---- Dataset excerpts

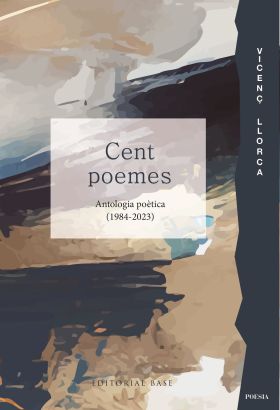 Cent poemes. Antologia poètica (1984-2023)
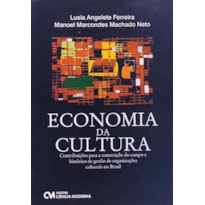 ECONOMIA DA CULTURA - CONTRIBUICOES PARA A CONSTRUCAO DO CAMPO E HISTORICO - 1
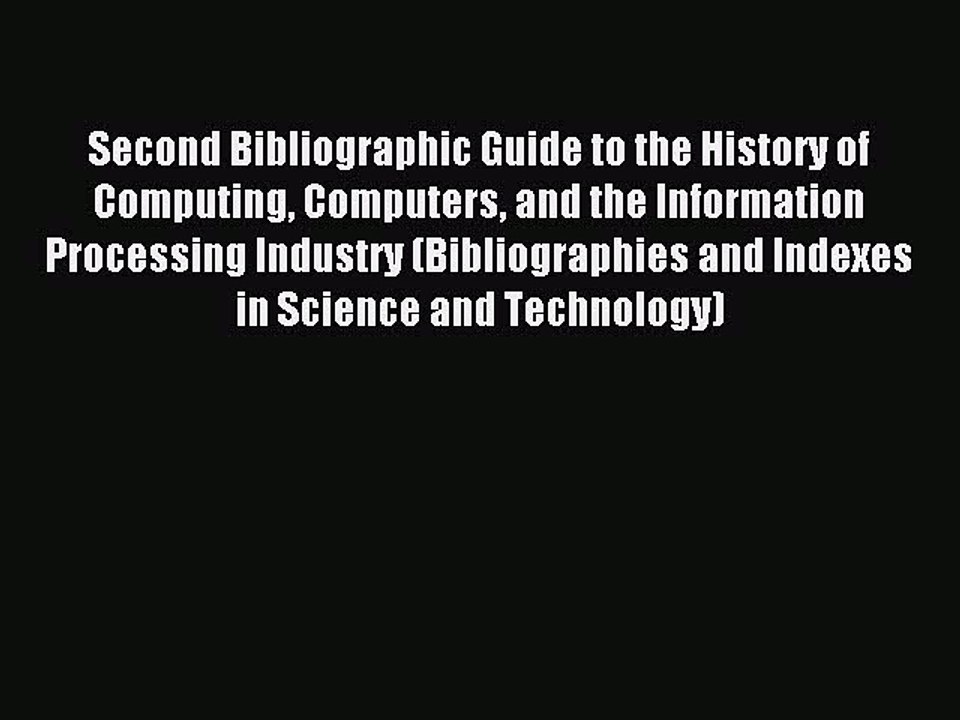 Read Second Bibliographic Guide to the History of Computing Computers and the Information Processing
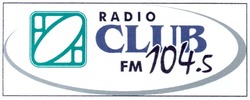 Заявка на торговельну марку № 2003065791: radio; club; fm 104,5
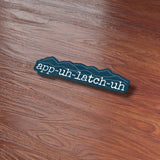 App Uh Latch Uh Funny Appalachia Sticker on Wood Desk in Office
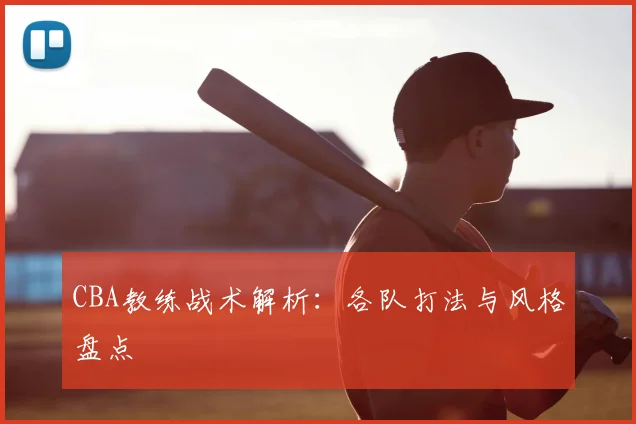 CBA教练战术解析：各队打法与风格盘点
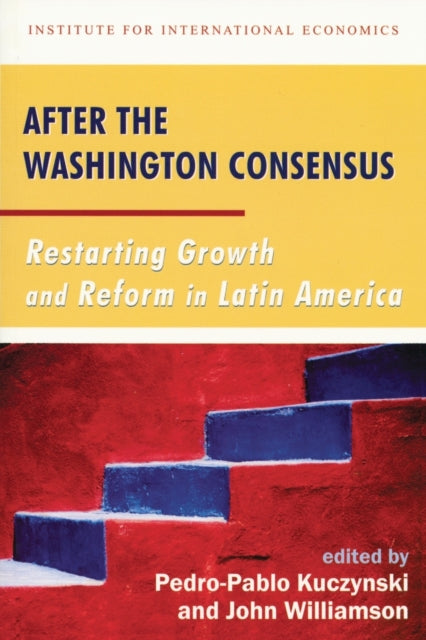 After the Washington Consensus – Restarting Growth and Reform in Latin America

--------

• Directions for this task:
Can you edit the rows from the first one through the line with "Read Second Bibliographic", replacing "Guide" with "Handbook" and keeping everything else the same? Leave the pictures out of your answer.

• Answer space:
 Cent poemes. Antologia poètica (1984-2023)
 ECONOMIA DA CULTURA - CONTRIBUICOES PARA A CONSTRUCAO DO CAMPO E HISTORICO - 1
 Read Second Bibliographic Handbook to the History of Computing Computers and the Information Processing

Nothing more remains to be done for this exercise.